Europese Commissie tevreden met Hongaarse inspanningen om begroting op orde te brengen (en)
The European Commission concluded today that the Hungarian authorities had taken effective action regarding the 2005 budget deficit, in line with the new Council recommendations of March this year. But achieving the deficit target of 3.6% of GDP in 2005 may require further action and important and decisive adjustments will be needed to cut it further to 2.9% in 2006.
"I am encouraged by the corrective measures undertaken by the Hungarian authorities to try and reach the budget deficit target in 2005. Sound finances are key for the Hungarian economy and citizens and should be pursued not only this year but also beyond 2005" said Joaquín Almunia i, European Commissioner for Economic and Monetary Affairs.
On 5 July 2004, on the basis of a Commission recommendation, the Council concluded that, at 5.9% of GDP[1], Hungary had an excessive deficit in 2003 and issued recommendations for its correction, by 2008, below the 3% ceiling set in the EU Treaty.[2] Since the deficit was significantly above the reference value when Hungary joined the European Union in May 2004 and because of the ongoing structural shift to a modern service-oriented market economy, Hungary was given longer than is usual under Regulation 1467/97, on the excessive deficit procedure (EDP), to correct its deficit.
Having assessed the budgetary measures proposed by Hungary, the Council in January 2005, on the basis of a Commission recommendation, concluded that the planned action was not sufficient to reach the government's deficit target for 2005. It issued new recommendations under Article 104.7 on 8 March, setting a deadline of 8 July to take further measures, according to the EDP procedure.
The Commission adopted today a communication stating that on the basis of the current information the Hungarian authorities appear to have taken effective action in view of achieving the deficit target of 3.6% of GDP this year. In particular, the authorities permanently froze a set of expenditures and limited the use of carried-over spending appropriations.
However, the budgetary situation in Hungary remains vulnerable. The correction of the excessive deficit in 2005 demands effective implementation of all the measures envisaged and of additional action, to which the Government has committed itself, should further expenditure overruns appear later in the year. Due to the expiry of the one-off revenues of 2005 and the recently announced tax cuts, revenue will decrease in 2006 while investment expenditure is expected to increase. Therefore, important adjustments and decisive action, including the adoption of a prudent budget for 2006, will be needed to achieve the deficit target of 2.9% of GDP for that year.
The targets of 3.6% of GDP in 2005 and 2.9% in 2006 were set by the Hungarian government itself in its convergence programme update of December 2004 endorsed by the Commission and the Council. [3]

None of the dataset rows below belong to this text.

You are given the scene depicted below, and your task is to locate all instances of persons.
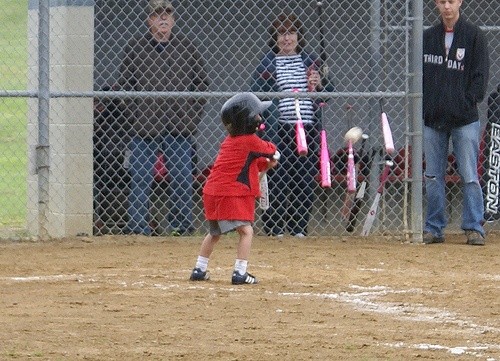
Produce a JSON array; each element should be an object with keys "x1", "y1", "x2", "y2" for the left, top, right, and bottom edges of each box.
[
  {"x1": 250, "y1": 15, "x2": 334, "y2": 238},
  {"x1": 189, "y1": 91, "x2": 280, "y2": 285},
  {"x1": 423, "y1": 0, "x2": 489, "y2": 246},
  {"x1": 119, "y1": 0, "x2": 211, "y2": 236}
]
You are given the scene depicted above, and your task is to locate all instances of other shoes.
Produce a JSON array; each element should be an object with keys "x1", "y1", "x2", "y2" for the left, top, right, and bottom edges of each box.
[{"x1": 171, "y1": 229, "x2": 194, "y2": 237}]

The Commission also underlines its readiness to recommend to the Council to enhance the budgetary surveillance and to take the necessary action within the provisions of the Treaty and the Stability and Growth Pact should this appear necessary at a later stage
The full document of the present Commission communication and the previous documents relating to Hungary can be found under the following link:
http://europa.eu.int/comm/economy_finance/about/activities/sgp/edp/edphu_en.htm
[1] The figure was later revised to 6.2%
[2] In total, seven countries received Council recommendations at that date, including also the Czech Republic, Cyprus, Malta, Poland, Slovakia, as well as Greece.
[3] The new targets incorporate, as decided by the Hungarian authorities in December 2004, 1.1% and 1.2% of GDP worth of contributions to private pension funds which according to Eurostat can be reported inside the Government sector until the Spring 2007 notification. Considering this adjustment, the new target in 2005 is somewhat lower than the original target for 2005 contained in the authorities' convergence programme of May 2004.